Scene-based spatial questions
──────────

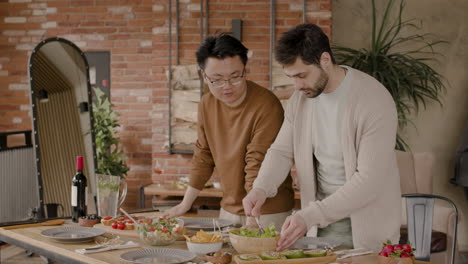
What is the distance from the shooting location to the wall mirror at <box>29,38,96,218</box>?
3.92 m

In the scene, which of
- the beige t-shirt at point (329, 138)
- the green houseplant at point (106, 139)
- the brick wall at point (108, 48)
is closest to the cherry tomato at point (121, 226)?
the beige t-shirt at point (329, 138)

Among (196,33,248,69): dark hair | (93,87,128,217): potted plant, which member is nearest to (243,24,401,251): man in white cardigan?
(196,33,248,69): dark hair

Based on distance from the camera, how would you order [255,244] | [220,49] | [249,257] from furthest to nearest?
1. [220,49]
2. [255,244]
3. [249,257]

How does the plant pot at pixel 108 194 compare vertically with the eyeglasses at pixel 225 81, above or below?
below

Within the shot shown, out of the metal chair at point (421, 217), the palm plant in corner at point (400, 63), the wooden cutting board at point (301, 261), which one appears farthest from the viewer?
the palm plant in corner at point (400, 63)

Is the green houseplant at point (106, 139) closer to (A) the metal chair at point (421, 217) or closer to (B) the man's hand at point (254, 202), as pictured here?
(A) the metal chair at point (421, 217)

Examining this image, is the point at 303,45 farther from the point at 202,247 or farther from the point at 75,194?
the point at 75,194

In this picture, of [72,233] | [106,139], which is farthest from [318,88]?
[106,139]

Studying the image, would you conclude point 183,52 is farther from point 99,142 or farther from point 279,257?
→ point 279,257

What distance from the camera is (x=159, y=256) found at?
77.9 inches

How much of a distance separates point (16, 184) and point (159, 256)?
3.37 metres

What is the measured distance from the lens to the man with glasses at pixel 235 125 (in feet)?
8.55

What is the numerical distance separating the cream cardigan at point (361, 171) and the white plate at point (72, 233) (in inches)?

──────────

TASK GOAL
Set down, word for word, every line from the line that holds "How does the" to the end of the entries above, including both ends.

RESULT OF THE EXERCISE
How does the plant pot at pixel 108 194 compare vertically with the eyeglasses at pixel 225 81, above or below?
below

Within the shot shown, out of the metal chair at point (421, 217), the palm plant in corner at point (400, 63), the wooden cutting board at point (301, 261), which one appears farthest from the viewer?
the palm plant in corner at point (400, 63)

Is the green houseplant at point (106, 139) closer to (A) the metal chair at point (421, 217) or closer to (B) the man's hand at point (254, 202), as pictured here?
(A) the metal chair at point (421, 217)

Examining this image, is the point at 303,45 farther from the point at 202,247 or farther from the point at 75,194?
the point at 75,194

In this picture, of [72,233] | [106,139], which is farthest from [318,88]?
[106,139]

Studying the image, would you conclude point 183,52 is farther from point 99,142 or farther from point 279,257?
→ point 279,257

What distance from the camera is (x=159, y=256) found at?
77.9 inches

How much of a distance separates point (16, 184) and point (159, 256)?
3.37 metres

What is the measured distance from the lens to the man with glasses at pixel 235 125 (in feet)?
8.55

What is the numerical distance separating the cream cardigan at point (361, 171) and the white plate at point (72, 233) (in inches)?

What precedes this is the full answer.